Nuxeo Open Kitchen
Published in

Nuxeo Open Kitchen

Get there faster! Performance improvements in Nuxeo, and what to watch out for — Part 1

Image credit to Gábor Szakács

Recently I worked a lot on performance optimizations for one of our projects and the results were quite impressive: we improved the loading speed of some pages up to 10 times. My colleague, Mariana Cedica at Maretha.io, suggested that I write this blog post so others could benefit from my experience, so keep reading for the main changes we implemented.

To make it easier to follow, I am breaking down this article into two parts.

Part 1 — Summary

  1. Move PageProviders to Elasticsearch
  2. How DocumentPropertyJsonWriter works, and the side effects of using properties of type Document(store=id) in your custom schemas

Before we dive into Part 1, there is one more thing that is worth mentioning: the first major performance gain was because of the data migration from Postgresql to MongoDB.

I will not get into the details of the migration here, please check out this blog post that explains “How to approach a version upgrade with a SQL to MongoDB data migration”.

Also, take a look at “An 11 Billion Documents Benchmark Story” if you want to see some cool benchmarks with Nuxeo on MongoDB.
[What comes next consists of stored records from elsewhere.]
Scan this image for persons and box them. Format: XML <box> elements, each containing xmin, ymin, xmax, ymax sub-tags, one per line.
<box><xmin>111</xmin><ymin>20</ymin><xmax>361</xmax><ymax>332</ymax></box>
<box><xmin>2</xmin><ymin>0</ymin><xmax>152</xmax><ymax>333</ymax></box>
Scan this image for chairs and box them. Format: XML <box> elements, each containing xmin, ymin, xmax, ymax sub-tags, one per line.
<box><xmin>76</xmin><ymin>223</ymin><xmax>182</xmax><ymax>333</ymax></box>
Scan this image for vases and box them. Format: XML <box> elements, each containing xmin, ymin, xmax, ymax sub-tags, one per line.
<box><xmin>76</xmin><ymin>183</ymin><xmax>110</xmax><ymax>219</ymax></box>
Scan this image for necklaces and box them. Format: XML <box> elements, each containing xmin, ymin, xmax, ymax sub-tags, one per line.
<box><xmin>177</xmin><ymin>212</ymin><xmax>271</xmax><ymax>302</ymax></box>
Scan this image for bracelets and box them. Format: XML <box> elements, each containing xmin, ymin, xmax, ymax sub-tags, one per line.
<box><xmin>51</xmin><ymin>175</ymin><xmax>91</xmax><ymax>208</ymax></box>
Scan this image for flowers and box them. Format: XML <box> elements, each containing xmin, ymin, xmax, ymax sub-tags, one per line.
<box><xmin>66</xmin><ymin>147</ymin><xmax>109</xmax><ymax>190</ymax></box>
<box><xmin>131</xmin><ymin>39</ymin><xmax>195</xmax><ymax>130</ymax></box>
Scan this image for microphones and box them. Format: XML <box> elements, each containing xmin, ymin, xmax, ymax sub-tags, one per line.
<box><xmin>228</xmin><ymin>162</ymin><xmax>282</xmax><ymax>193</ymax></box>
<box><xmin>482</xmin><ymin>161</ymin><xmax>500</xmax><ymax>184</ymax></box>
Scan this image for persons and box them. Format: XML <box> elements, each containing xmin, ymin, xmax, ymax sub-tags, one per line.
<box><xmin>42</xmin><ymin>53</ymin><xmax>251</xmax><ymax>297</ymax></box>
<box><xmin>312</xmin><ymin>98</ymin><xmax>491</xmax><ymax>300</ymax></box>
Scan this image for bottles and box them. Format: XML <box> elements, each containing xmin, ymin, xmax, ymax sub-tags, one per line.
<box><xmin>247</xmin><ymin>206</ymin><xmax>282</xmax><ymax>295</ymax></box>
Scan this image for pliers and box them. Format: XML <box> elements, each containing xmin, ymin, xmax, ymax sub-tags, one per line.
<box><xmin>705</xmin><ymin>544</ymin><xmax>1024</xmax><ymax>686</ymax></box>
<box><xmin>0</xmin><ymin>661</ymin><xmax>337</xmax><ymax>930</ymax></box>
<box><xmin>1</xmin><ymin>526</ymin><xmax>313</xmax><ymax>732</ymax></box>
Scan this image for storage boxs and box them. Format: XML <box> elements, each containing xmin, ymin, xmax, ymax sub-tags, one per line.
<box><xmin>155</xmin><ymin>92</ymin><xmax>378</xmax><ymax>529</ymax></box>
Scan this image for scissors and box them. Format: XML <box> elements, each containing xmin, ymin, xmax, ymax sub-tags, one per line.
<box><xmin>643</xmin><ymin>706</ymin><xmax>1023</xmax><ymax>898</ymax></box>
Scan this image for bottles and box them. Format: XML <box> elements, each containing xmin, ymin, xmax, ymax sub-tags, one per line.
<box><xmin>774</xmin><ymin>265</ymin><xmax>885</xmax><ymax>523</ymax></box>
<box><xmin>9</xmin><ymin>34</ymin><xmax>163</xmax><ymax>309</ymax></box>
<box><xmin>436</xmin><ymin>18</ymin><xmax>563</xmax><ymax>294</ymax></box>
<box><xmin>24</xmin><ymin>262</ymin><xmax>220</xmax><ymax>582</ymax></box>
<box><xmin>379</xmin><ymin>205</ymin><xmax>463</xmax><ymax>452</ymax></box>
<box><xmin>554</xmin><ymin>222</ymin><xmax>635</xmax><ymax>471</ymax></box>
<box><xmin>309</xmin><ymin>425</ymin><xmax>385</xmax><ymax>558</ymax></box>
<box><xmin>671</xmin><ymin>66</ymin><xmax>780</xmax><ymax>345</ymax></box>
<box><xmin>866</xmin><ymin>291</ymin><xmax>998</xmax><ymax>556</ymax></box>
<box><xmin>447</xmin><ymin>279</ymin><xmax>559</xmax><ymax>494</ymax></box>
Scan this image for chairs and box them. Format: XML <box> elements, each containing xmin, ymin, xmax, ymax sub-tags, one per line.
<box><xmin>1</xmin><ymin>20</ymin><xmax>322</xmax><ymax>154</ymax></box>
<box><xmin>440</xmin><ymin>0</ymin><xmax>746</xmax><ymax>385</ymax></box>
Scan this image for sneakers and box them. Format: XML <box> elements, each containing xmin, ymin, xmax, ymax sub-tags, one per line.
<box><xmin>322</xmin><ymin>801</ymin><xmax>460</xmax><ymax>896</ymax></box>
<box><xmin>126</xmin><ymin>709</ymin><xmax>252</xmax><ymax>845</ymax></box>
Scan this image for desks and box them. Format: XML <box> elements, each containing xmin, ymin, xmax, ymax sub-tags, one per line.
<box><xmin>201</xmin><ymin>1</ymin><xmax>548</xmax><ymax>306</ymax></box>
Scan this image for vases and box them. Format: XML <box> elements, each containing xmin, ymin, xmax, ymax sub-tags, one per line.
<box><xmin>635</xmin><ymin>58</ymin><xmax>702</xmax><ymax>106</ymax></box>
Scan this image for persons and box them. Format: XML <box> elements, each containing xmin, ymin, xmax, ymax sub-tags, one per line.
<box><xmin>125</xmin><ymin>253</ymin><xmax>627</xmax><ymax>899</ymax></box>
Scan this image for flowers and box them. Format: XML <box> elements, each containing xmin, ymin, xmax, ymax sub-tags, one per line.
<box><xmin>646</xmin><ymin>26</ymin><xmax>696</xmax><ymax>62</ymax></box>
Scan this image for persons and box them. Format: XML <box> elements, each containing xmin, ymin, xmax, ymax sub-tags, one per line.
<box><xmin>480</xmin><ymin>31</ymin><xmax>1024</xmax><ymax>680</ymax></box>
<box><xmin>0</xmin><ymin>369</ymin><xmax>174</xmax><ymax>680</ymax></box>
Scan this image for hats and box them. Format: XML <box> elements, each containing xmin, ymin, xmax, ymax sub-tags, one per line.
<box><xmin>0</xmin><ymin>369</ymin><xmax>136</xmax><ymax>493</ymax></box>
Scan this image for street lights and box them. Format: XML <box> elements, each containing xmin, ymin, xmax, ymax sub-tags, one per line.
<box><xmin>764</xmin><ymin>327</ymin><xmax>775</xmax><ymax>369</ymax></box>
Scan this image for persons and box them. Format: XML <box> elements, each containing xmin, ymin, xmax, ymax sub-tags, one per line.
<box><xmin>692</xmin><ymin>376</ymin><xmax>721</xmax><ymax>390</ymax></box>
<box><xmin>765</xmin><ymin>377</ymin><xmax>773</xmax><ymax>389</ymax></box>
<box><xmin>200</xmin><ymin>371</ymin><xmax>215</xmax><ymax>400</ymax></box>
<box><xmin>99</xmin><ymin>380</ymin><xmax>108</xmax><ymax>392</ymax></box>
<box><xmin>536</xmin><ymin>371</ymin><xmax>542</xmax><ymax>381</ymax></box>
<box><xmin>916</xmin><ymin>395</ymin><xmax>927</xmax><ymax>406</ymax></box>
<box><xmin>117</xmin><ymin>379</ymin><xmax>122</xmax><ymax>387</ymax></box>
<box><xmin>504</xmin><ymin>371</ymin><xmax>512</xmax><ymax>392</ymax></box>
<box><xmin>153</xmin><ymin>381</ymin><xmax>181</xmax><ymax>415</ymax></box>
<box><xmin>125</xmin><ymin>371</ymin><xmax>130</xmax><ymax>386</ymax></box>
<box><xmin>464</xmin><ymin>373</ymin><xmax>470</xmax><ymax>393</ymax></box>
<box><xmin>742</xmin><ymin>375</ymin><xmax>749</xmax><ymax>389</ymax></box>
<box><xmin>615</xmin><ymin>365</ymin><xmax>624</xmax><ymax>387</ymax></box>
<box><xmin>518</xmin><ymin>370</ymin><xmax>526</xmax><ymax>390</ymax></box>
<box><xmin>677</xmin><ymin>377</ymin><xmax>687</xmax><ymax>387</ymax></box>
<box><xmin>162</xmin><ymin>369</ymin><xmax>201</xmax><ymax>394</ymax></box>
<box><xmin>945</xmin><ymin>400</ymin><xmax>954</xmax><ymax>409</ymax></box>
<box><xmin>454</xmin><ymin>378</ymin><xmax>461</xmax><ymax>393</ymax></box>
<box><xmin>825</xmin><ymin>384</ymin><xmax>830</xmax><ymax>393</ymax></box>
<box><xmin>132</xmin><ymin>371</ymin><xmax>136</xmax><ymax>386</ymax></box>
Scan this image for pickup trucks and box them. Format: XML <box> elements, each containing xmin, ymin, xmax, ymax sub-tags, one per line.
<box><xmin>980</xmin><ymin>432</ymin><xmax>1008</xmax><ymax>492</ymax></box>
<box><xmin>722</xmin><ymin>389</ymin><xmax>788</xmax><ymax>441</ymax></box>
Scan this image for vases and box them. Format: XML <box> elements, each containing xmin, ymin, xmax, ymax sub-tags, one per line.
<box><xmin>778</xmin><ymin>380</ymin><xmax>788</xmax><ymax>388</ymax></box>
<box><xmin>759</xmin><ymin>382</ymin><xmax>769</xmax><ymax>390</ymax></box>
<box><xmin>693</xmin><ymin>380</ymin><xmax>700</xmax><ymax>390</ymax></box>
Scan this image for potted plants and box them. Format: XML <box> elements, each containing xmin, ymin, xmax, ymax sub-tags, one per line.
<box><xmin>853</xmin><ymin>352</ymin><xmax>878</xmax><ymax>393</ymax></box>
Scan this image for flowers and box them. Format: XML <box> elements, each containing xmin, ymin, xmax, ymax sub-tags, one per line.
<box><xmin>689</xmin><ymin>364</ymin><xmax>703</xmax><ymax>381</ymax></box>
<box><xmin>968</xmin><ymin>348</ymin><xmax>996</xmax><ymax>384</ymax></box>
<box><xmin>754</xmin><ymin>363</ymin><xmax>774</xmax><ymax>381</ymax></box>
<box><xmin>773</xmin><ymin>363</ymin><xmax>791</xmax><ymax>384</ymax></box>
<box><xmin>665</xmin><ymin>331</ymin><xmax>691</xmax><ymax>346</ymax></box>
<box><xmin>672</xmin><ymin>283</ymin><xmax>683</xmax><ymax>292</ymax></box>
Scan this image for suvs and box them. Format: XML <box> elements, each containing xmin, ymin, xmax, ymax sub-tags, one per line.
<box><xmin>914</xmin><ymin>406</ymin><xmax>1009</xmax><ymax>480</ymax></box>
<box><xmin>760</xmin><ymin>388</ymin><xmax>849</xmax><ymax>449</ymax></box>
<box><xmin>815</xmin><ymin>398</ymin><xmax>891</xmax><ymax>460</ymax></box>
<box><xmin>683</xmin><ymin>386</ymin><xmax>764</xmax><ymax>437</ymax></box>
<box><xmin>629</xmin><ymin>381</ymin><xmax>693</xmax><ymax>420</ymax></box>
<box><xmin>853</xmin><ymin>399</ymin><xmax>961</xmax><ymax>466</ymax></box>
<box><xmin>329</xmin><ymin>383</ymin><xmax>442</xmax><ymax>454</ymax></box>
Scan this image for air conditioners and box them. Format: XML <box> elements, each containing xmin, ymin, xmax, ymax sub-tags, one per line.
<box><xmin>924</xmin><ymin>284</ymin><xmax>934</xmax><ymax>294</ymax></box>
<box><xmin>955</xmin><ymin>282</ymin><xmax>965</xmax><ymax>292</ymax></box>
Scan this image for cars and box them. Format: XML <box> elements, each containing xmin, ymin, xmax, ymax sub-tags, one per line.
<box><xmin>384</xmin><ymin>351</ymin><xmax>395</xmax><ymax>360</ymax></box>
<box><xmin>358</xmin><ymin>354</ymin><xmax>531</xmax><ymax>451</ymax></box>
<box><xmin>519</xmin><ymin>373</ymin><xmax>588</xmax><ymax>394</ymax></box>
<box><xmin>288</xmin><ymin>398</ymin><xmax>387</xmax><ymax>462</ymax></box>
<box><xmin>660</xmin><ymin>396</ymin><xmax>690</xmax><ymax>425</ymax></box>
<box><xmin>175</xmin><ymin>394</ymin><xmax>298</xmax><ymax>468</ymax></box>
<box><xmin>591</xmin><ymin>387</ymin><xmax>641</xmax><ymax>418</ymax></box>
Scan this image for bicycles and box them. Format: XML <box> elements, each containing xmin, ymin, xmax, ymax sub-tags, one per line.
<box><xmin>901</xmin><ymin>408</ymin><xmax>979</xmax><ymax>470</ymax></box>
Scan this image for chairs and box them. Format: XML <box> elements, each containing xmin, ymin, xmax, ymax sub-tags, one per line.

1. Move PageProviders to Elasticsearch

This is a quick gain, and if you are not doing this yet and it fits your use case, you should!

Elasticsearch might not fit your use case IF you require that the queried information be immediately up to date (** you could use the nx_es_sync header but that might not be a good fit for all situations).

You can leverage Elasticsearch indexing capabilities, increase request speed for indexed queries and lower the impact on your MongoDB by implementing this depending on how the initial page provider was configured:

Case A:
Using Studio defined Page Providers you just have to check the box “Use Elasticsearch index” in your Page Provider configuration in Studio > Search > Page Providers for the desired page providers.

Case B:
Using a custom XML contributed page provider such as

you will have to add the page provider name “TREE_CHILDREN_PP” into nuxeo.conf or a Nuxeo template as such as “nuxeo.defaults” as

elasticsearch.override.pageproviders=TREE_CHILDREN_PP

Note that a Nuxeo template is chosen based on the “NUXEO_ENVIRONMENT” environment variable.

Case C:
If you do not want to go the configuration route, you may contribute to the “PageProviderService” on the “replacers” point and move all the desired page providers to Elasticsearch, even existing Nuxeo ones.

Case D:
Contributing the page provider directly on the class org.nuxeo.elasticsearch.provider.ElasticSearchNxqlPageProvider

(go back to Summary)

2. How DocumentPropertyJsonWriter works, and the side effects of using properties of type Document(store=id) in your custom schemas

Nuxeo resolves values of schema fields according to the schema field definition, a cool and seamless integrated feature! e.g. if a schema field is defined as Document(store=id), Nuxeo will return the full JSON for the document uid stored in the field, according to the requested schemas.

But in some cases the default configuration might result in unnecessary data being fetched from the repository, leading to slow queries and slow page loads.

Let’s assume you have a schema “links” that handles linking of documents among themselves, and it has a field “referenced_documents” defined as referenced_documents[]: Document(store=id) — i.e a multi-valued field which holds Nuxeo document uids.

You would use this, for example, if you want to leverage Nuxeo for validation to ensure that referenced_documents may only contain valid document uids — among other uses.

Now, when you request results through a page provider with schemas=”dublincore, common, uid, links” then the links:referenced_documents field containing document uids will get resolved by DocumentPropertyJsonWriter and will contain the linked documents JSON instead of the linked documents uids.
Further, if the resolved documents contained in links:reference_documents in turn contain links:reference_documents themselves, the process repeats, so you will end up with the expected number of documents returned by the page provider, but these results will contain a cascade of documents with their complete JSON definition according to the requested schemas.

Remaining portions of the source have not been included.